Instruction
Extract every line of the items below that contains the word "field". Case counts.
─── Given data ───
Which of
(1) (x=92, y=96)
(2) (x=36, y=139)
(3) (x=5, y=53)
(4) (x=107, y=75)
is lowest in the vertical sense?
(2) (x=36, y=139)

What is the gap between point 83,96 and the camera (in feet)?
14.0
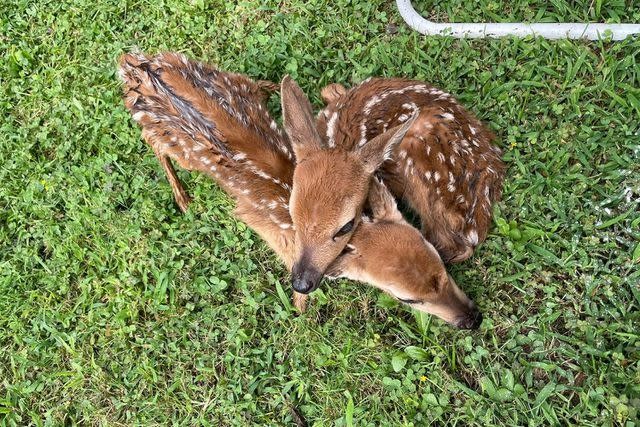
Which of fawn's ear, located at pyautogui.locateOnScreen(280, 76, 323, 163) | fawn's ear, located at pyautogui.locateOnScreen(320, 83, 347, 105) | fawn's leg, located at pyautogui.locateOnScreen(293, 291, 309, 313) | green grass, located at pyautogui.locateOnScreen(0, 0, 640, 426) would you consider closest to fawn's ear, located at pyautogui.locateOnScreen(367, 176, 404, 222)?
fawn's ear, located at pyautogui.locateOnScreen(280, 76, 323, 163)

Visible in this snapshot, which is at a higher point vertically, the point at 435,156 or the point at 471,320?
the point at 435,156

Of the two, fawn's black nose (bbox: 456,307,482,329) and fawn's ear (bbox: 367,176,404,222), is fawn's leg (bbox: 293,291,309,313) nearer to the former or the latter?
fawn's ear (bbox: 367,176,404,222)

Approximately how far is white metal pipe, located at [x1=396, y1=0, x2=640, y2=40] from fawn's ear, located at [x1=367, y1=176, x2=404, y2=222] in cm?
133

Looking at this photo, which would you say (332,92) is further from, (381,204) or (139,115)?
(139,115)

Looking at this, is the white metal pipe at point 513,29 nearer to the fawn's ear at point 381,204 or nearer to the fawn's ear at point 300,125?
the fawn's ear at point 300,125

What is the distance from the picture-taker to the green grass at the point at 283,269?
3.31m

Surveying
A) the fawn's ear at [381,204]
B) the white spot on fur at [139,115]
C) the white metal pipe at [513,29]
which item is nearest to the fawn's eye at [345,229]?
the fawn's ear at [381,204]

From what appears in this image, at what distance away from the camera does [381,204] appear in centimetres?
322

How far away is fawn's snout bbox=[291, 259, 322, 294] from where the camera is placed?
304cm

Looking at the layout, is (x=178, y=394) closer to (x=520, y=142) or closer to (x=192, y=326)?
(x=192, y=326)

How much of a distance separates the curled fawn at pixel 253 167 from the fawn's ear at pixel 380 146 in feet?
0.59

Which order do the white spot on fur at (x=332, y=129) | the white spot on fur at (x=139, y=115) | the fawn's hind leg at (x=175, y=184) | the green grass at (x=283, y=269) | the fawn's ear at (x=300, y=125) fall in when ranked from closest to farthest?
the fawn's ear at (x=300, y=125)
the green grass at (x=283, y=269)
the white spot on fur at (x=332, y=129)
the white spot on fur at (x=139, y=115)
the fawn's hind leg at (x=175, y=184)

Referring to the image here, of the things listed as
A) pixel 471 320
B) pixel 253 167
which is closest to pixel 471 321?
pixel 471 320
───
─── Given data ───
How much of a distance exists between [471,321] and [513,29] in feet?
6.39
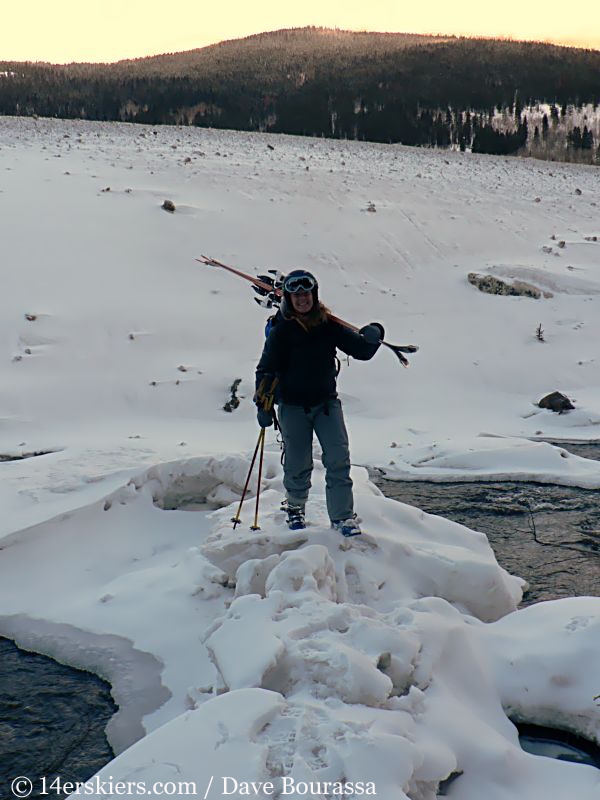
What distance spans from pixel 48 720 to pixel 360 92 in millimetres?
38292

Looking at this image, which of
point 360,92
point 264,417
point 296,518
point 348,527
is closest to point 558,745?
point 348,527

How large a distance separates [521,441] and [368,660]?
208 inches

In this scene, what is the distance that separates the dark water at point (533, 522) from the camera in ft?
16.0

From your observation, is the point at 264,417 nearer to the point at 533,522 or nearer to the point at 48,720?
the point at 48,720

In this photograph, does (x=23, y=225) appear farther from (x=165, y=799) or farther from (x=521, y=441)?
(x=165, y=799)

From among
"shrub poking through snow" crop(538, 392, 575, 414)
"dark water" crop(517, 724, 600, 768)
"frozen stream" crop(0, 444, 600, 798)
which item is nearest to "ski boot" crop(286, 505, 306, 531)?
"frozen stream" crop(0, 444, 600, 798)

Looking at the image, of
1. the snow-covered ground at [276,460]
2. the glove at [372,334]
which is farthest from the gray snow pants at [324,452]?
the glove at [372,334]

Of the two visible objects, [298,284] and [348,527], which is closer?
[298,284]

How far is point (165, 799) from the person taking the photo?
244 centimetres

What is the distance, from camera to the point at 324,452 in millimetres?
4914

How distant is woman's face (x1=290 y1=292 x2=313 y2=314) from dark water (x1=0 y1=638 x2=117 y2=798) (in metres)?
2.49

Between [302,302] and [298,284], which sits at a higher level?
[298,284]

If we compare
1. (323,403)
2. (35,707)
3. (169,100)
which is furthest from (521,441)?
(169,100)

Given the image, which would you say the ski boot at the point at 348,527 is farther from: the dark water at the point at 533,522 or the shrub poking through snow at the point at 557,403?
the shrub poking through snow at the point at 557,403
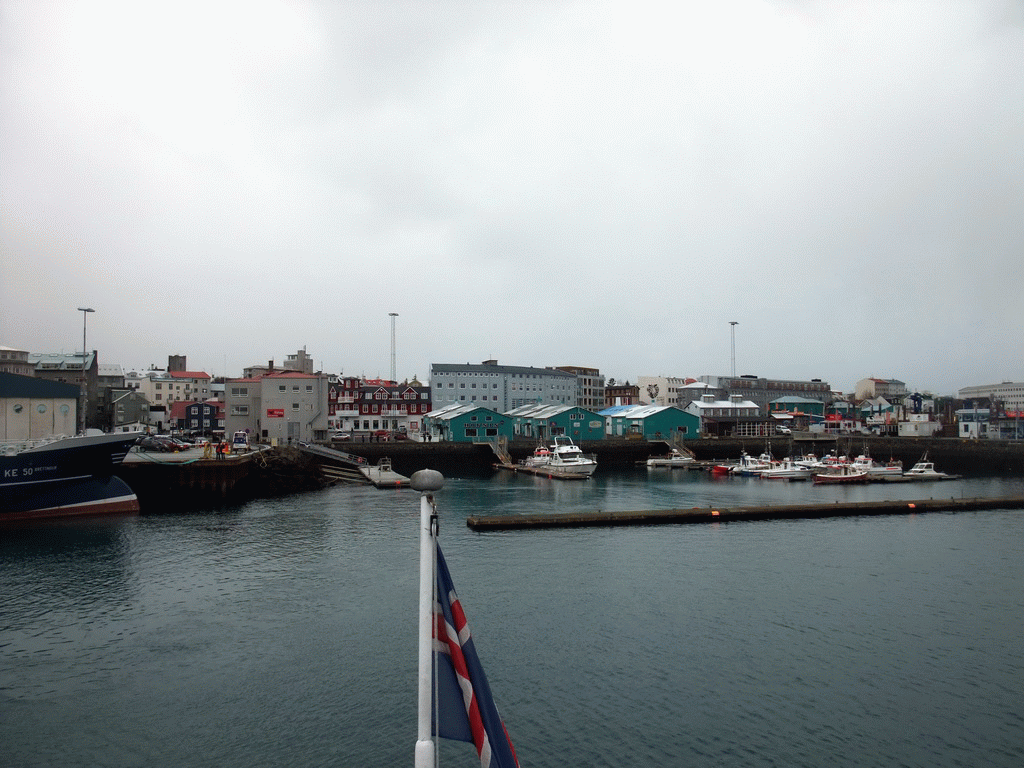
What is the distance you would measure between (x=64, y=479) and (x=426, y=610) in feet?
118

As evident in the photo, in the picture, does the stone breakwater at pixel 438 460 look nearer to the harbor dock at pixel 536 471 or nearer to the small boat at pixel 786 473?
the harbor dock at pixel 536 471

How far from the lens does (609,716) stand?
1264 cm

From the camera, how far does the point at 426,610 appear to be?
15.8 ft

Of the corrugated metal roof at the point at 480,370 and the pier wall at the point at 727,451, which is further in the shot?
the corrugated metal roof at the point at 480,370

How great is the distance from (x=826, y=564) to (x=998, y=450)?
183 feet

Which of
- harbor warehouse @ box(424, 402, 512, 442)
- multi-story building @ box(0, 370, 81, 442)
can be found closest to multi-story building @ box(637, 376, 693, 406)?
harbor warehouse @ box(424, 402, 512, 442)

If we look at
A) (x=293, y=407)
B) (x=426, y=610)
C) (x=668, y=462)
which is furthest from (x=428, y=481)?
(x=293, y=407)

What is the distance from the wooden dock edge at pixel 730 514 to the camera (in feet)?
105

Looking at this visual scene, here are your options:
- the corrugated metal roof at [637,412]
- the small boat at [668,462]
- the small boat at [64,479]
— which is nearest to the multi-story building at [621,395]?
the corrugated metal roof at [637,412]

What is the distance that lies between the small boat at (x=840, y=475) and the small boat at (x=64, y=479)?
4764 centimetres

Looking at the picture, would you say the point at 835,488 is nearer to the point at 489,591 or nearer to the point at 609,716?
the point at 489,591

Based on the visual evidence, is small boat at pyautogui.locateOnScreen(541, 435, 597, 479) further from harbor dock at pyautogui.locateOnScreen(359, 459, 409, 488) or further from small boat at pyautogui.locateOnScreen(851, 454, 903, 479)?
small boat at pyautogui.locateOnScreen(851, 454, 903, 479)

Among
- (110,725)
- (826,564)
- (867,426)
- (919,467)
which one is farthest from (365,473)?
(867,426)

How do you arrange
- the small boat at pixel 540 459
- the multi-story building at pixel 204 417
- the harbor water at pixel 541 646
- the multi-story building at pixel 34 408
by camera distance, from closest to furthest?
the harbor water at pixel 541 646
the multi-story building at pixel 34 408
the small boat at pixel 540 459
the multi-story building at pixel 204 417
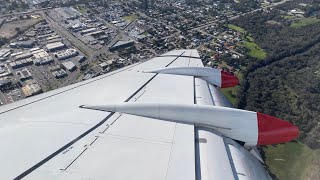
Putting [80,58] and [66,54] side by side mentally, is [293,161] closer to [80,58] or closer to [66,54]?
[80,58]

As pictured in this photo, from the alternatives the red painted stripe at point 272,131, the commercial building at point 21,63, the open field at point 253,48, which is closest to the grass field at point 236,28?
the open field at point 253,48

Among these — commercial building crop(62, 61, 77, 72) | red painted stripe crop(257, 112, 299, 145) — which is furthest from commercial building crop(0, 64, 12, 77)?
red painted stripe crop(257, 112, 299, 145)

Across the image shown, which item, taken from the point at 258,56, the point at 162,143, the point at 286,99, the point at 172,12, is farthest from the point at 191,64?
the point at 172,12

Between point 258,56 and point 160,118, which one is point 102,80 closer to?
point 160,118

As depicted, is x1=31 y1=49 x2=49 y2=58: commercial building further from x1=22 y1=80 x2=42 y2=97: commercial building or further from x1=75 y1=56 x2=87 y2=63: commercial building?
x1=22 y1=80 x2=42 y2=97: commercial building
───
The output
As pictured in this photo, from the alternatives the red painted stripe at point 272,131, the commercial building at point 21,63, the open field at point 253,48, which is closest to the grass field at point 236,28?
the open field at point 253,48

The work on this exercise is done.